Ce que l'arrêté déclenche, et ce qu'il ne décide pas
L'arrêté interministériel publié au Journal officiel constate l'état de catastrophe naturelle pour une commune, une période et un péril donnés. Il rend la garantie mobilisable sur votre contrat. Il ne se prononce ni sur votre bien, ni sur l'origine de vos dommages, ni sur leur montant.
Le régime vient de la loi n° 82-600 du 13 juillet 1982, et son principe est simple. Certains périls coûtent trop cher pour que l'assurance privée les porte seule : inondation, sécheresse, séisme, avalanche, mouvement de terrain. Ils sont couverts par une garantie obligatoirement adossée aux contrats dommages aux biens, financée par une cotisation additionnelle et réassurée par l'État via la Caisse centrale de réassurance. C'est cette cotisation que vous payez tous les ans, et dont le taux a été relevé au 1er janvier 2025.

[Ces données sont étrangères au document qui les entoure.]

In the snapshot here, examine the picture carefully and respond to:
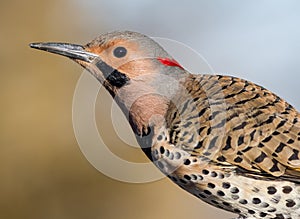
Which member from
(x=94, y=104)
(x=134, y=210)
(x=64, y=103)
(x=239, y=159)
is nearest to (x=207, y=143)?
(x=239, y=159)

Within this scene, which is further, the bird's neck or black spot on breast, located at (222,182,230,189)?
the bird's neck

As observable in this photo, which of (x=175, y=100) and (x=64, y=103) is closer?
(x=175, y=100)

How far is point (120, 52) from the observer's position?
3.95 m

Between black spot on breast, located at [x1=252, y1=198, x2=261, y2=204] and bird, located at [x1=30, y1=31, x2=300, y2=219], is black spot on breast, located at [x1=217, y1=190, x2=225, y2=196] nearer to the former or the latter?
bird, located at [x1=30, y1=31, x2=300, y2=219]

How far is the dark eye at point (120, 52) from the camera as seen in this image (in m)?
3.94

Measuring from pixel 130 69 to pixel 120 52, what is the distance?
103 millimetres

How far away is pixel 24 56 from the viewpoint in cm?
974

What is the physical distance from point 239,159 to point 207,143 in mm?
177

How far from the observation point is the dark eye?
3939mm

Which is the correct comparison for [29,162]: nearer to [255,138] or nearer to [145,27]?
[145,27]

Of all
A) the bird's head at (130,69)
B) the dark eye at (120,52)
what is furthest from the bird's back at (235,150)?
the dark eye at (120,52)

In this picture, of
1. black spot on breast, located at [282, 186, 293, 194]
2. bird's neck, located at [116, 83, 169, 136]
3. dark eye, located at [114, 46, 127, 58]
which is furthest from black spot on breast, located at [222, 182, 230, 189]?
dark eye, located at [114, 46, 127, 58]

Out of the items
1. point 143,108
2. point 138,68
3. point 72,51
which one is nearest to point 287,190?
point 143,108

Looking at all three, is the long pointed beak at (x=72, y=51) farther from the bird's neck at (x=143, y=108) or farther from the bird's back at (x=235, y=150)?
the bird's back at (x=235, y=150)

L'article L125-1 du Code des assurances pose la définition qui commande tout le reste : sont couverts les dommages matériels directs non assurables ayant eu pour cause déterminante l'intensité anormale d'un agent naturel, lorsque les mesures habituelles à prendre pour prévenir ces dommages n'ont pu empêcher leur survenance ou n'ont pu être prises. Retenez l'expression en gras. Elle explique à elle seule la plupart des indemnités réduites, et on y revient plus bas.

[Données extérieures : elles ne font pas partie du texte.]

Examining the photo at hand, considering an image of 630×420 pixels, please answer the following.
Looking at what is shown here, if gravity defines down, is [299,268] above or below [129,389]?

Les délais : 30 jours pour déclarer, puis le calendrier de l'assureur
Vous disposez de trente jours à compter de la publication de l'arrêté pour déclarer le sinistre. Ce délai a été allongé, il était auparavant de dix jours, et c'est une source d'erreur fréquente chez ceux qui ont vécu un sinistre antérieur.

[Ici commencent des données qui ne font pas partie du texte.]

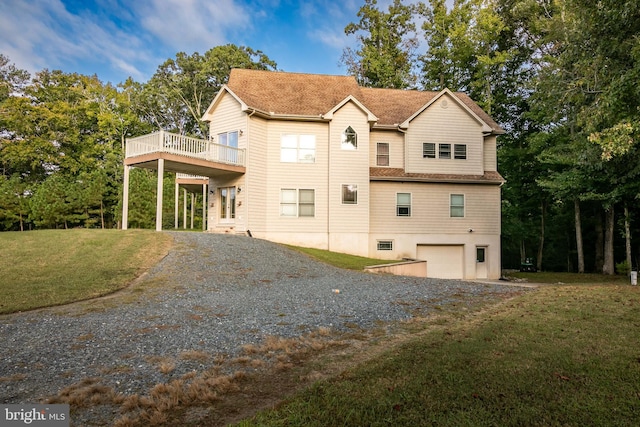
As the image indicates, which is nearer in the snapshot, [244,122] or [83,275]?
[83,275]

Attendre l'arrêté n'est pourtant pas la bonne stratégie. Une commune est reconnue plusieurs semaines, parfois plusieurs mois après l'événement, et pendant ce temps les preuves s'effacent, les travaux d'urgence s'enchaînent et les photos ne sont pas prises. Déclarez dès le sinistre en indiquant que vous solliciterez la garantie catastrophe naturelle si l'arrêté intervient : la déclaration se complète ensuite.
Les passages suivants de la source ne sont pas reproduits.